Ci sono delle lotte impari. All'inizio io stesso dicevo, "ma vuoi mettere la qualità di una sala con il monitor di un televisore?". Oggi ci sono dei televisori al plasma, io per esempio ho un proiettore 4K, surround, una piccola sala cinema: tecnicamente i moderni home theatre sono di qualità elevatissima. Non è più questo il problema e poi ci sono le piattaforme che non disdegno, piuttosto non tollero chi vede film su un cellulare in treno. Con il lockdown abbiamo cambiato le nostre abitudini, anche io ho iniziato a vedere cose che non avevo mai visto in vita mia, mi sono appassionato a serie come Peaky Blinders.
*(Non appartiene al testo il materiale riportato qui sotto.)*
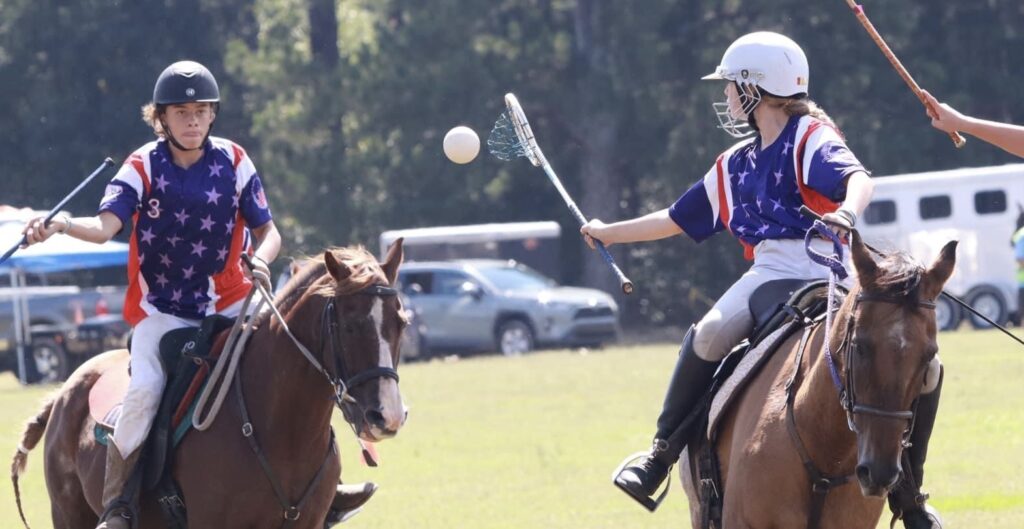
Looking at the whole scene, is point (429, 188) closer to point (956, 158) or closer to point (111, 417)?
point (956, 158)

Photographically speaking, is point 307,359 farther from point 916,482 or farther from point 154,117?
point 916,482

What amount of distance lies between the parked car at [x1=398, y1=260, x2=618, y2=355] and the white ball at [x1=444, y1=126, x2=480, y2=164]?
25.3 metres

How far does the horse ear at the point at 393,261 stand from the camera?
23.8 feet

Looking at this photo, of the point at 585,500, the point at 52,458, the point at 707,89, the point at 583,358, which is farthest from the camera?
the point at 707,89

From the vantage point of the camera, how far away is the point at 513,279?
34344 millimetres

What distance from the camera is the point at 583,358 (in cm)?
2980

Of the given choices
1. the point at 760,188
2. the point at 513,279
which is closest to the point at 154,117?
the point at 760,188

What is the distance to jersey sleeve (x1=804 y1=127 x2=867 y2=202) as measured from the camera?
6.36m

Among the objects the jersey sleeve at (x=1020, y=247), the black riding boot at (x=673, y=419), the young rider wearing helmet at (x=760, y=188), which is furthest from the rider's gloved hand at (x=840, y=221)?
the jersey sleeve at (x=1020, y=247)

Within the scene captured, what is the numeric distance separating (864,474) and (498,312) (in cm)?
2820

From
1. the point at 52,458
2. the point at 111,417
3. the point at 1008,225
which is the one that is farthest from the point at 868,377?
the point at 1008,225

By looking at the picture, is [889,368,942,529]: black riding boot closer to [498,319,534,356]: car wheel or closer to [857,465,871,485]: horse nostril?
[857,465,871,485]: horse nostril

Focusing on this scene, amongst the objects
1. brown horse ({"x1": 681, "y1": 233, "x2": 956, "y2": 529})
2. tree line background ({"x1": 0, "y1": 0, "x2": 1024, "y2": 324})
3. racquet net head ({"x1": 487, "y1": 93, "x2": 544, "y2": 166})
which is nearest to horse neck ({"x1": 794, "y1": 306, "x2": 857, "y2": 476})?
brown horse ({"x1": 681, "y1": 233, "x2": 956, "y2": 529})

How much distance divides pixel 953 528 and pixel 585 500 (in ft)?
10.3
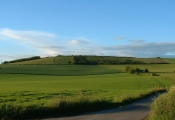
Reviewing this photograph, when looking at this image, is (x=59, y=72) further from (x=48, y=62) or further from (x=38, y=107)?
(x=38, y=107)

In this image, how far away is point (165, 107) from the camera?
14148 mm

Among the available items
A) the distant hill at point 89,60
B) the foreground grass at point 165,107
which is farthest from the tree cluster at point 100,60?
the foreground grass at point 165,107

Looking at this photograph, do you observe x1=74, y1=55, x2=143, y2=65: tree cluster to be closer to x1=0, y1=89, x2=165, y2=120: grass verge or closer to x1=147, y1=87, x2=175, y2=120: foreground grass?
x1=0, y1=89, x2=165, y2=120: grass verge

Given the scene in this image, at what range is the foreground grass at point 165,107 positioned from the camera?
1369cm

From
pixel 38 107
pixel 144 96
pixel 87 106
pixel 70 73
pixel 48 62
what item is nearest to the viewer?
pixel 38 107

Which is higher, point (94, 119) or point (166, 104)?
point (166, 104)

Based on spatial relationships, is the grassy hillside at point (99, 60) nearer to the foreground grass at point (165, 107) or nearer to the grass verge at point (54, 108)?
the grass verge at point (54, 108)

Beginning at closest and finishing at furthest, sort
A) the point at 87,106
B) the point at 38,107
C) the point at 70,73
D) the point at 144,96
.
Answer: the point at 38,107 → the point at 87,106 → the point at 144,96 → the point at 70,73

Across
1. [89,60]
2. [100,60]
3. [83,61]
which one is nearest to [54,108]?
[83,61]

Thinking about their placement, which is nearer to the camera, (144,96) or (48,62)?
(144,96)

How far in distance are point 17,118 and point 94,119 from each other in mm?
3984

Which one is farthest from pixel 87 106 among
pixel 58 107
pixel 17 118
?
pixel 17 118

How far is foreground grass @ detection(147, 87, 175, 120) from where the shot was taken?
13.7 meters

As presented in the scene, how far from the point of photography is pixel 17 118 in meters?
16.7
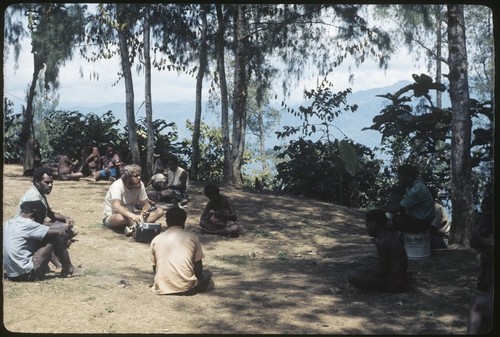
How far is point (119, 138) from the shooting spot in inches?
632

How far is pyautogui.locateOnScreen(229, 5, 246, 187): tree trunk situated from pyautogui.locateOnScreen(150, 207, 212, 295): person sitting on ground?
8.44 meters

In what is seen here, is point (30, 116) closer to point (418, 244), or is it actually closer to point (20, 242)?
point (20, 242)

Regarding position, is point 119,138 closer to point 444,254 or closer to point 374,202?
point 374,202

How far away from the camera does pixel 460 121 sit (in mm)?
6707

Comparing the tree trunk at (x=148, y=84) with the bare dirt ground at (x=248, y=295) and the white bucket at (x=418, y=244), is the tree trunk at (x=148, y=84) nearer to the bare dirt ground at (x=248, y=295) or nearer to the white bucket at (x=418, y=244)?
the bare dirt ground at (x=248, y=295)

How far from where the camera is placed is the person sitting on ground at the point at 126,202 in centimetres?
775

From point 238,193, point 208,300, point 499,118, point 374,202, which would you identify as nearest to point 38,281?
point 208,300

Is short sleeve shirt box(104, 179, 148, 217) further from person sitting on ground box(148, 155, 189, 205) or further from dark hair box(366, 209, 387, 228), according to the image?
dark hair box(366, 209, 387, 228)

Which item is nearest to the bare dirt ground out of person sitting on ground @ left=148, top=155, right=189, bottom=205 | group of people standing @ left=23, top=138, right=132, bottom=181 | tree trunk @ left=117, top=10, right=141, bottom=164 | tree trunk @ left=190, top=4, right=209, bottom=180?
person sitting on ground @ left=148, top=155, right=189, bottom=205

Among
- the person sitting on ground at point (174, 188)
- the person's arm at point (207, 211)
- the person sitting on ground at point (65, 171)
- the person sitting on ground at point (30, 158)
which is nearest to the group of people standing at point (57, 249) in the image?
the person's arm at point (207, 211)

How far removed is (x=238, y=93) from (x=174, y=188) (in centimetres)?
414

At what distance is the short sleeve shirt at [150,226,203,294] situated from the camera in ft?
17.8

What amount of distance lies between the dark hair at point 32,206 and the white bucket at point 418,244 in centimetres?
419

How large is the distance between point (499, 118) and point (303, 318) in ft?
7.70
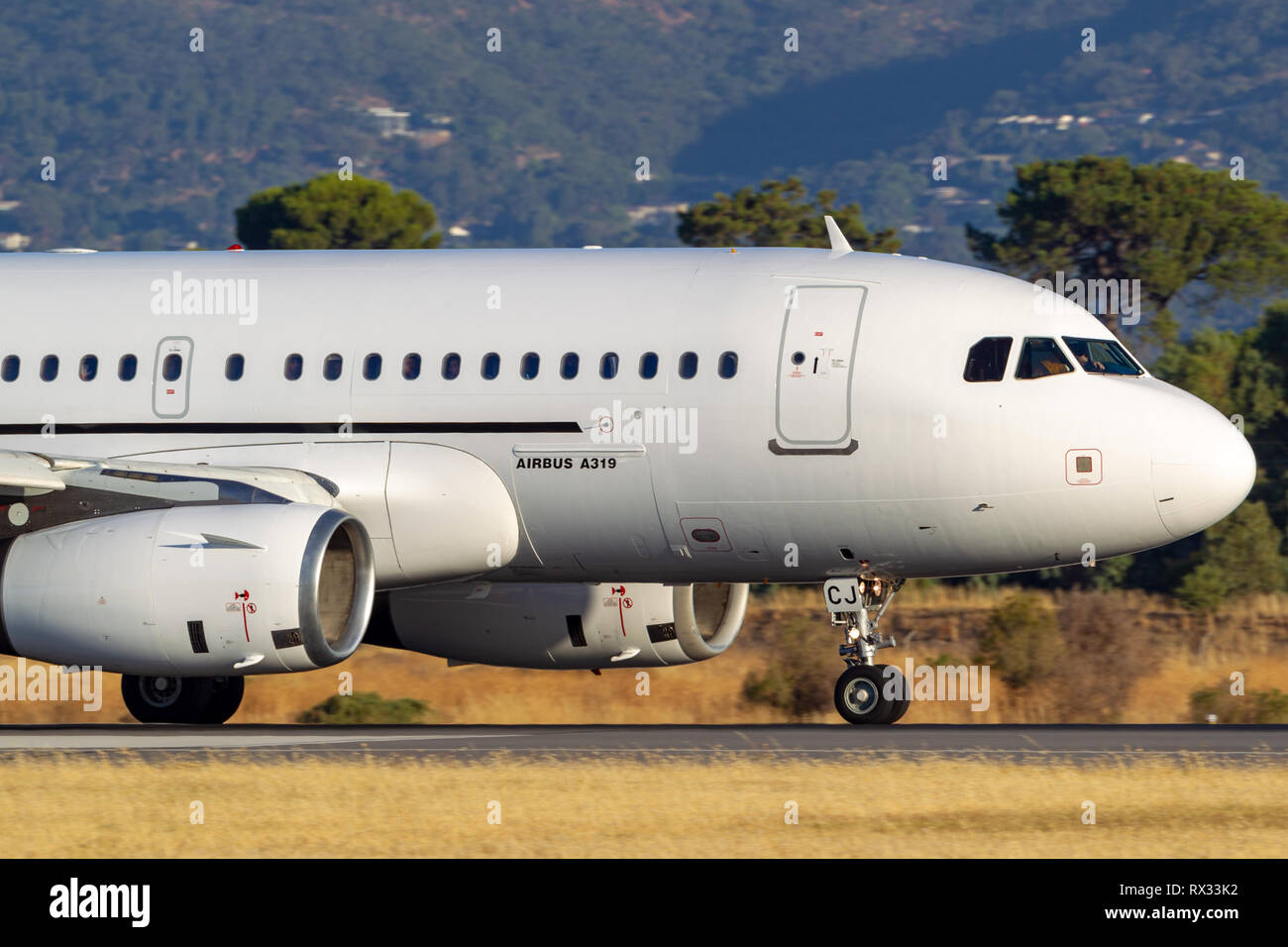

Ma amo la sala come esperienza di condivisione, o anche solo per sentire il fastidio di uno che mangia i pop corn accanto! Non c'è un trucco per far riaffezionare la gente alla sala, ma una linea che tutti dovremmo seguire, quello sì, come ad esempio fare film che sappiano stupire, creare l'inaspettato. E poi ci sono gli eventi: gli esercenti più virtuosi, e ce ne sono tantissimi, fanno vivere la sala con dibattiti, incontri con registi e attori. Bisogna ricreare l'abitudine di andare in quel luogo dove c'è stata quella o quell'altra cosa, così viene anche la voglia di vedere un bel film. Sarà che sono un ottimista, ma non è detto che la sala e la casa si cannibalizzino, a me ad esempio è capitato di vedere il film Ennio al cinema e di rivederlo poi a casa, perché era bellissimo, magari al cinema due volte non ci vai. Siamo noi italiani ad avere un problema, perché poi Top Gun o Thor vanno ancora bene. C'è bisogno di spremersi le meningi senza fare l'errore di inseguire gli americani perché perderemmo, dobbiamo emozionare o far ridere e mi sento di fare anche un po' di autocritica, perché di recente ci sono state spesso una serie di commedie un po' tutte uguali e prevedibili. Insomma, proviamoci!